Taming the Pion Cloud of the Nucleon

TL;DR

This paper calculates the pion contribution to the nucleon self-energy using a model-independent light-front approach, aligning with chiral perturbation theory and lattice QCD, and relates it to experimental observations of pion content.

Contribution

It provides a model-independent, light-front calculation of the pion contribution to nucleon self-energy constrained by experimental data.

Findings

Pion mass dependence of self-energy matches chiral perturbation theory at small μ.

Linear μ dependence of self-energy at larger μ agrees with lattice QCD.

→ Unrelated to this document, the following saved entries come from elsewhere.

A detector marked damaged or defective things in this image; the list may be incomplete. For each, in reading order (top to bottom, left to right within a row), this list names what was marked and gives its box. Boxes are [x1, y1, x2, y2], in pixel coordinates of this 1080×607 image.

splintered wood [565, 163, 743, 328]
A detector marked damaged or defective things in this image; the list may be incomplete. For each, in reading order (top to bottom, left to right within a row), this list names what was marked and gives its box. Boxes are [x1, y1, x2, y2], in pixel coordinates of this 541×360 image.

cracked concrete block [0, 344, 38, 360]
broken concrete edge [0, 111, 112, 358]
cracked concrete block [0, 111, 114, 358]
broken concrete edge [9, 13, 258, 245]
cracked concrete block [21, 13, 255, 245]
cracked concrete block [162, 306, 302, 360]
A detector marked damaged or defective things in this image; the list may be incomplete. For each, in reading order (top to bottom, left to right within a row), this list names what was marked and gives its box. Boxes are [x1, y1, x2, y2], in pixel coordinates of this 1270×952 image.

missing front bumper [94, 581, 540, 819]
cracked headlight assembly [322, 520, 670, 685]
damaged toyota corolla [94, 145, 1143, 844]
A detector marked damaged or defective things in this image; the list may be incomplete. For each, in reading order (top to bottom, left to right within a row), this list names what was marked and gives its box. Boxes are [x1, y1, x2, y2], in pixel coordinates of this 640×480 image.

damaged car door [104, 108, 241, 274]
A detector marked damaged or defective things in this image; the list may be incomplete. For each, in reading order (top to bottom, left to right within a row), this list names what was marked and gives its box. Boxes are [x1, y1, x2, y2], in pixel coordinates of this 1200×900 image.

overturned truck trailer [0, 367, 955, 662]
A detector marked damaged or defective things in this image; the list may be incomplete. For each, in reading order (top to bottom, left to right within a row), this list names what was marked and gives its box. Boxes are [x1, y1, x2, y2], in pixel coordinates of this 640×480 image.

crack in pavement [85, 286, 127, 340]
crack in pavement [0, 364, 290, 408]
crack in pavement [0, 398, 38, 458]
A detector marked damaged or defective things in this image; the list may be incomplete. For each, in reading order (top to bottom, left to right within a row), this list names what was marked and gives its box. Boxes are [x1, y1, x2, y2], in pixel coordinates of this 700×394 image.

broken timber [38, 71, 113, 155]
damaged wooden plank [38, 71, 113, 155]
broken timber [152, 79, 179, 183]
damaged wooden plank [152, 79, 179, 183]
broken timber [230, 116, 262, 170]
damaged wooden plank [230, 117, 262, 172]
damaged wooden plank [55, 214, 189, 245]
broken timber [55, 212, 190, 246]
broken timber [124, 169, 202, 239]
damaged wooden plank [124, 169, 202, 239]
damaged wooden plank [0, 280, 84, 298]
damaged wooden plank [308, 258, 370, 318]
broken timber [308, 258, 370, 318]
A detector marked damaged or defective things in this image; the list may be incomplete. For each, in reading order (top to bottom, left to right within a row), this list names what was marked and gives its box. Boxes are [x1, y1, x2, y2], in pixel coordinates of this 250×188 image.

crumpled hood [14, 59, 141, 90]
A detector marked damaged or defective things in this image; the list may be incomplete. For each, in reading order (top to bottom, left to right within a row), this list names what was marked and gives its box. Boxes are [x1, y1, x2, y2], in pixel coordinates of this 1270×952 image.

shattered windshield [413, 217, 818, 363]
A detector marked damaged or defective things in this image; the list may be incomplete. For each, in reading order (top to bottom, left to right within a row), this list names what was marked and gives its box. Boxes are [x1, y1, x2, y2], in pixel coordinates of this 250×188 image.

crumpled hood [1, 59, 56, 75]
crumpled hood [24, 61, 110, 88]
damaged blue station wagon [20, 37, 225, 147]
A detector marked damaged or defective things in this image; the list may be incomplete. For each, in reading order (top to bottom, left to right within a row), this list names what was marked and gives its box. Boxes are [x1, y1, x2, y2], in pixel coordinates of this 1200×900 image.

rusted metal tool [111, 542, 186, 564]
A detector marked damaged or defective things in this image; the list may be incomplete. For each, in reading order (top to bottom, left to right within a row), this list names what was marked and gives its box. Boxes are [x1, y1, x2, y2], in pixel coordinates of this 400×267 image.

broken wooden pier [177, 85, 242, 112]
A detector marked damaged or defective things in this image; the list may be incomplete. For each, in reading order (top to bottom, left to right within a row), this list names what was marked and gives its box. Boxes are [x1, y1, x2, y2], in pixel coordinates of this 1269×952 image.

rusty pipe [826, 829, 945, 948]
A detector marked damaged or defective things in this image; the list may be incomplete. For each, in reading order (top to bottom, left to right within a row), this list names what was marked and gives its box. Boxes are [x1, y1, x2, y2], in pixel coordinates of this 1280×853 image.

Derivative of self-energy relates to pion content and experimental antiquark asymmetry.

Abstract

We present a light-front determination of the pionic contribution to the nucleon self-energy, $\Sigma_\pi$, to second-order in pion-baryon coupling constants that allows the pion-nucleon vertex function to be treated in a model-independent manner constrained by experiment. The pion mass $\mu$ dependence of $\Sigma_\pi$ is consistent with chiral perturbation theory results for small values of $\mu$ and is also linearly dependent on $\mu$ for larger values, in accord with the results of lattice QCD calculations. The derivative of $\Sigma_\pi$ with respect to $\mu^2$ yields the dominant contribution to the pion content, which is consistent with the $\bar{d}-\bar{u}$ difference observed experimentally in the violation of the Gottfried sum rule.